• Thiago Andrade

Grupo de monitoramento define medidas para assegurar visitas nas unidades prisionais


Grupo presidido pela desembargadora Maria Erotildes se reuniu a pedido do governador Pedro Taques. Agentes penitenciários garantirão direito de visitas nos presídios

Atendendo ao pleito do governador Pedro Taques, o Grupo de Monitoramento e Fiscalização do Sistema Carcerário (GMF-MT) realizou uma reunião de emergência neste sábado (11.06) para buscar uma saída para o reestabelecimento das visitas nos presídios de Mato Grosso e o cumprimento da decisão judicial que determinou à volta ao trabalho dos agentes penitenciários, sob pena de multa de R$ 100 mil, por dia de paralisação. Na oportunidade, o Sindicato dos Servidores Penitenciários de Mato Grosso (Sindspen) anunciou a retomada nas visitas a partir deste domingo (12.06).
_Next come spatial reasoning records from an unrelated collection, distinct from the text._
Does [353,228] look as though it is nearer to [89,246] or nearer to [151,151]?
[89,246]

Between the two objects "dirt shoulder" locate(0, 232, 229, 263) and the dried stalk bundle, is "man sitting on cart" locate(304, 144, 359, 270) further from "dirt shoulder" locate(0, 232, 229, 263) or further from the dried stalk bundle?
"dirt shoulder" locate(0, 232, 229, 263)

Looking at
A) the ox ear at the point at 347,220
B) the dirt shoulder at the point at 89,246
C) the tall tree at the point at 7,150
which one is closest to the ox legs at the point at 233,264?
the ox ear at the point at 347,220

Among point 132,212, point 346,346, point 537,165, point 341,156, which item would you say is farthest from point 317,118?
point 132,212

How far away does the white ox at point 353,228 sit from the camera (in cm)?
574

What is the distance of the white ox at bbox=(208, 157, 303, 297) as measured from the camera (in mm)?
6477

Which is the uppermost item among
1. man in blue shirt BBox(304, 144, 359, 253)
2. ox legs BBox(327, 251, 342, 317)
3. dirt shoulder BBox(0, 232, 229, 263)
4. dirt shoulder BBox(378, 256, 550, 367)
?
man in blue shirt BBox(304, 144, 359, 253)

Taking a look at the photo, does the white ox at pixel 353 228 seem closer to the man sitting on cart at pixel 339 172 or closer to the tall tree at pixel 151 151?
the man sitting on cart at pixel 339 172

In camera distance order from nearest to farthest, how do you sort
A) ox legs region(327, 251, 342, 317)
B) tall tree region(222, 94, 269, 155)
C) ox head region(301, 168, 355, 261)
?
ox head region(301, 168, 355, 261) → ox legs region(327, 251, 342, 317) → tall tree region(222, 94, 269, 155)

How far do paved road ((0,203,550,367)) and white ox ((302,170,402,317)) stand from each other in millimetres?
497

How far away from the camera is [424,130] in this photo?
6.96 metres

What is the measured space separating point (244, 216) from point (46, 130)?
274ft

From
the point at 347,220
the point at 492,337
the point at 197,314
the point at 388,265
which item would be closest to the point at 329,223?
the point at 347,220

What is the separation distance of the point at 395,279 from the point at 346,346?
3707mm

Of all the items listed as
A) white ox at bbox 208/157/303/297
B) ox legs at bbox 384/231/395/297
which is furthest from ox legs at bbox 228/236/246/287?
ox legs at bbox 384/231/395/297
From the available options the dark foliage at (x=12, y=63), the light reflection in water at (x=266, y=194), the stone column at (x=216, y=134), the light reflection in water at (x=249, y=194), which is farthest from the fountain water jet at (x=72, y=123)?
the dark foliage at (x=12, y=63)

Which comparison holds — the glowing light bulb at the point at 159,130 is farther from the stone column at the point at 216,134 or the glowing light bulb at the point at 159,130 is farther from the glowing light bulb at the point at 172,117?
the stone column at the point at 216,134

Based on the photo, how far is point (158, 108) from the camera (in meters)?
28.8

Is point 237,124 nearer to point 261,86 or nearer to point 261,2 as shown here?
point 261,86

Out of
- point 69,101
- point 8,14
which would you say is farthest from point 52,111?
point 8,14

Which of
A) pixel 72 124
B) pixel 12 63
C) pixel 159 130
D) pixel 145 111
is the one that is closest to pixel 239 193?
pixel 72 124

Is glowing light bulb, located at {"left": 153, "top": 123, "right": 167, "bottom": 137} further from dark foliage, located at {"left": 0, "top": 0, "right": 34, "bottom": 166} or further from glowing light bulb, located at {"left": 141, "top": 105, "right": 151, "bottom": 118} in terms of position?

O Governo do Estado está empenhando na solução da questão desde o fim da tarde desta sexta-feira (10.06) quando aconteceram os primeiros ataques criminosos a veículos e residências em Cuiabá e Várzea Grande. Na manhã deste sábado, o governador reuniu a cúpula da Segurança Pública e também a presidente do GMF-MT, desembargadora Maria Erotildes Kneip e solicitou a reunião de emergência, realizada na tarde deste sábado.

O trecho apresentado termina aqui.